Supporting Conservation During a Pandemic
Created: Wednesday, 27 May 2020 10:12
These days, much of the news is about COVID-19 and the Coronavirus that causes it. In the weeks since the outbreak came to southern Vancouver Island, more and more media reports are now focusing on the political and social issues related to the pandemic. Some of these articles are important commentaries on the way different governments are handling (or have handled) their COVID-19 reactions while other stories are more polarized. There are also outlets reporting on how COVID-19 and Climate Change are “parallel” (UN News 28 April 2020), yet there are even fewer discussing how one is, like the image above hints, heavily linked to the other.
Unlike the image to the left, Climate Change isn’t “coming,” it is already here (LA Times, Opinion, 15 Sept 2019). Like the COVID-19 pandemic, it is a process with a “curve” very much similar to the line graphs we’re getting used to seeing with the “flatten the curve” strategy (Treble, 29 April 2020) - the less we do to mitigate the human causes of a drastically changing climate, the steeper the “curve” of its effects (on ecosystems, biodiversity, and human society) will be in the short term. The relationship between Climate Change and the COVID-19 pandemic also serve as very good reasons for continuing to support conservation and environmental initiatives during the pandemic.

Tasks for this exercise.
1. Translate this sentence from the article on conservation during the pandemic into Spanish: "These days, much of the news is about COVID-19 and the Coronavirus that causes it."
2. Write the next part of the article on conservation during the pandemic, picking up after its final sentence.

(Saved data entries)
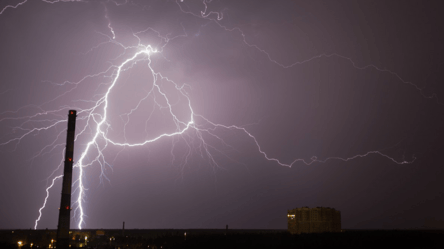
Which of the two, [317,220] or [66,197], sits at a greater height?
[66,197]

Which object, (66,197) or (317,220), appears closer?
(66,197)

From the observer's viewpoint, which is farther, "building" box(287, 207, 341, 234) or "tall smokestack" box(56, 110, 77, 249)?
"building" box(287, 207, 341, 234)

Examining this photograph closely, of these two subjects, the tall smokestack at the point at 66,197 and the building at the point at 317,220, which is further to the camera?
the building at the point at 317,220

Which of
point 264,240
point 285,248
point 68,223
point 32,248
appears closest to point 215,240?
point 264,240

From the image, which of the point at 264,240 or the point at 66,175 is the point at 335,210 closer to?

Your responses.
1. Hoy en día, gran parte de las noticias tratan sobre la COVID-19 y el coronavirus que la causa.

2.
Climate change, biodiversity, and habitat conservation are very much linked to the ongoing pandemic, mostly in how this novel coronavirus began. According to Nicole Mortillaro, the global decline in biodiversity is putting species into contact in new ways, creating more conditions for viruses and the diseases they cause to “jump” species (Mortillaro 2020). Doubling the impact of this, habitat loss contributes to the loss of biodiversity and often puts species into contact in very drastic ways, particularly when that loss is linked to resource extraction.
While the current pandemic did not begin in southern Vancouver Island, the experience is giving us an opportunity to see certain things happen at home. We are only as resilient as the ecosystems that sustain us, and they are only as resilient as the biodiversity that they’re made up of. Within this resilience are built in layers of protection that slow or even stop the advance of everything from contagious diseases (in the case of a pandemic) (Roston 2020), to wildfires (Goldman 2016). It seems that biodiversity isn’t just how diverse the biological mass of the planet is, it’s actually something that regulates the way many things interact!